Convert the data below into a JSON list of strings, with one string per line and no entries for blank lines.

→ **Task data**
********
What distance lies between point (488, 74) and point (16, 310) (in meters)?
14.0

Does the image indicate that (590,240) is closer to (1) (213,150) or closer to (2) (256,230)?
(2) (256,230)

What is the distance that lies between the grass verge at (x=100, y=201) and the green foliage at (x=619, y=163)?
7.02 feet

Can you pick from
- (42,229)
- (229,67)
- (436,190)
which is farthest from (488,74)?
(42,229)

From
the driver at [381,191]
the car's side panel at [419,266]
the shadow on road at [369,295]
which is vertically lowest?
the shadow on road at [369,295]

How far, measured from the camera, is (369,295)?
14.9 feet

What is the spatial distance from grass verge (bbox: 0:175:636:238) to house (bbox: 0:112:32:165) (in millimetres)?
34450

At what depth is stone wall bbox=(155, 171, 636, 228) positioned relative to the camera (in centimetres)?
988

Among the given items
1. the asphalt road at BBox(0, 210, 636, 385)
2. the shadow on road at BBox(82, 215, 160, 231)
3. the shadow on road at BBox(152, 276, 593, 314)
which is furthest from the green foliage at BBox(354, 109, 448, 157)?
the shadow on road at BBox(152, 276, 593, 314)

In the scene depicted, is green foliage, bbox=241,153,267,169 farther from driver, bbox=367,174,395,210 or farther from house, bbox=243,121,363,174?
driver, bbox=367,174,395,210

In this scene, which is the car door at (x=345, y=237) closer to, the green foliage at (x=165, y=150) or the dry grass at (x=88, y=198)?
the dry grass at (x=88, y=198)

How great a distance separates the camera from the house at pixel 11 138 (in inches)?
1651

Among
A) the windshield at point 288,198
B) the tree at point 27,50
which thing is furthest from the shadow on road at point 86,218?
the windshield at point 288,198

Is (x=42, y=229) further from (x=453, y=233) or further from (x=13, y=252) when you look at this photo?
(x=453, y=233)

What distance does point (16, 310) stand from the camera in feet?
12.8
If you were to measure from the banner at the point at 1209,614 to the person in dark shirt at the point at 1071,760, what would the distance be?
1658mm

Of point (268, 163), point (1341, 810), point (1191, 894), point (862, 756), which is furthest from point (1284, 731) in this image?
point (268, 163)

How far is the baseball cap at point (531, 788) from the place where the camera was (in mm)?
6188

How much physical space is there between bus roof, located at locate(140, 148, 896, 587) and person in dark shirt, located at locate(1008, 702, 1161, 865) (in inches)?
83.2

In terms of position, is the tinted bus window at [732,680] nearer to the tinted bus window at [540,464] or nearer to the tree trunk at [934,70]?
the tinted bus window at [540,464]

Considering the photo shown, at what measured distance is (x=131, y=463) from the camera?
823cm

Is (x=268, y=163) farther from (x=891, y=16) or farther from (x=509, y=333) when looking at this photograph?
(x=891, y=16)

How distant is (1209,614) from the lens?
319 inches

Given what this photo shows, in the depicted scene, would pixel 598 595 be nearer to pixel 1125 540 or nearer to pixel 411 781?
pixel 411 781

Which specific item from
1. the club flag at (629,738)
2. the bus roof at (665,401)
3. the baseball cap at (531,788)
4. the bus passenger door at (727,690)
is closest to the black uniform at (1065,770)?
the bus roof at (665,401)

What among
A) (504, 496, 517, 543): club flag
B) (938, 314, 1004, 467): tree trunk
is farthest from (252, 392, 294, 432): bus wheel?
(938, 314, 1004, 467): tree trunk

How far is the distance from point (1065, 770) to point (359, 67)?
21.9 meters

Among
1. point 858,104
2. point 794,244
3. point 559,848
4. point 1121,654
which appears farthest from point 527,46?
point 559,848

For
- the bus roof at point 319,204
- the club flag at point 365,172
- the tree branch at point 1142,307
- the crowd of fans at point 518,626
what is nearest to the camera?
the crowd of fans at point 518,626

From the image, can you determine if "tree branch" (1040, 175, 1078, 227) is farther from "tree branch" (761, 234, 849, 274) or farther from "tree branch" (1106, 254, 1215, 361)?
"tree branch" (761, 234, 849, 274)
********
→ **Full solution**
[
  "What distance lies between point (488, 74) and point (16, 310) (in meters)?",
  "14.0",
  "Does the image indicate that (590,240) is closer to (1) (213,150) or closer to (2) (256,230)?",
  "(2) (256,230)",
  "What is the distance that lies between the grass verge at (x=100, y=201) and the green foliage at (x=619, y=163)?",
  "7.02 feet",
  "Can you pick from",
  "- (42,229)",
  "- (229,67)",
  "- (436,190)",
  "which is farthest from (488,74)?",
  "(42,229)",
  "From",
  "the driver at [381,191]",
  "the car's side panel at [419,266]",
  "the shadow on road at [369,295]",
  "which is vertically lowest?",
  "the shadow on road at [369,295]",
  "How far, measured from the camera, is (369,295)?",
  "14.9 feet",
  "What is the spatial distance from grass verge (bbox: 0:175:636:238) to house (bbox: 0:112:32:165) (in millimetres)?",
  "34450",
  "At what depth is stone wall bbox=(155, 171, 636, 228) positioned relative to the camera (in centimetres)?",
  "988",
  "Among the given items",
  "1. the asphalt road at BBox(0, 210, 636, 385)",
  "2. the shadow on road at BBox(82, 215, 160, 231)",
  "3. the shadow on road at BBox(152, 276, 593, 314)",
  "which is furthest from the green foliage at BBox(354, 109, 448, 157)?",
  "the shadow on road at BBox(152, 276, 593, 314)",
  "In the scene depicted, is green foliage, bbox=241,153,267,169 farther from driver, bbox=367,174,395,210 or farther from house, bbox=243,121,363,174?",
  "driver, bbox=367,174,395,210",
  "In this scene, which is the car door at (x=345, y=237) closer to, the green foliage at (x=165, y=150) or the dry grass at (x=88, y=198)?",
  "the dry grass at (x=88, y=198)",
  "How great a distance separates the camera from the house at pixel 11 138 (in inches)?",
  "1651",
  "Among",
  "A) the windshield at point 288,198",
  "B) the tree at point 27,50",
  "which thing is furthest from the shadow on road at point 86,218?",
  "the windshield at point 288,198",
  "Is (x=42, y=229) further from (x=453, y=233) or further from (x=13, y=252) when you look at this photo?",
  "(x=453, y=233)",
  "What distance does point (16, 310) stand from the camera in feet?",
  "12.8",
  "If you were to measure from the banner at the point at 1209,614 to the person in dark shirt at the point at 1071,760, what would the distance be?",
  "1658mm",
  "Of point (268, 163), point (1341, 810), point (1191, 894), point (862, 756), which is furthest from point (1284, 731) in this image?",
  "point (268, 163)",
  "How far is the baseball cap at point (531, 788) from the place where the camera was (in mm)?",
  "6188",
  "How much physical space is there between bus roof, located at locate(140, 148, 896, 587) and person in dark shirt, located at locate(1008, 702, 1161, 865) (in inches)?",
  "83.2",
  "In terms of position, is the tinted bus window at [732,680] nearer to the tinted bus window at [540,464] or nearer to the tree trunk at [934,70]?",
  "the tinted bus window at [540,464]",
  "Considering the photo shown, at what measured distance is (x=131, y=463) from the camera?",
  "823cm",
  "Is (x=268, y=163) farther from (x=891, y=16) or farther from (x=509, y=333) when looking at this photograph?",
  "(x=891, y=16)",
  "How distant is (1209,614) from the lens?",
  "319 inches",
  "Given what this photo shows, in the depicted scene, would pixel 598 595 be nearer to pixel 1125 540 or nearer to pixel 411 781?",
  "pixel 411 781",
  "Which specific item from",
  "1. the club flag at (629,738)",
  "2. the bus roof at (665,401)",
  "3. the baseball cap at (531,788)",
  "4. the bus passenger door at (727,690)",
  "is closest to the black uniform at (1065,770)?",
  "the bus roof at (665,401)",
  "What among",
  "A) (504, 496, 517, 543): club flag",
  "B) (938, 314, 1004, 467): tree trunk",
  "is farthest from (252, 392, 294, 432): bus wheel?",
  "(938, 314, 1004, 467): tree trunk",
  "How far is the distance from point (1065, 770) to point (359, 67)?",
  "21.9 meters",
  "Among",
  "1. point 858,104",
  "2. point 794,244",
  "3. point 559,848",
  "4. point 1121,654",
  "which appears farthest from point 527,46?",
  "point 559,848",
  "For",
  "- the bus roof at point 319,204",
  "- the club flag at point 365,172",
  "- the tree branch at point 1142,307",
  "- the crowd of fans at point 518,626",
  "what is nearest to the camera?",
  "the crowd of fans at point 518,626",
  "From the image, can you determine if \"tree branch\" (1040, 175, 1078, 227) is farther from \"tree branch\" (761, 234, 849, 274) or farther from \"tree branch\" (1106, 254, 1215, 361)?",
  "\"tree branch\" (761, 234, 849, 274)"
]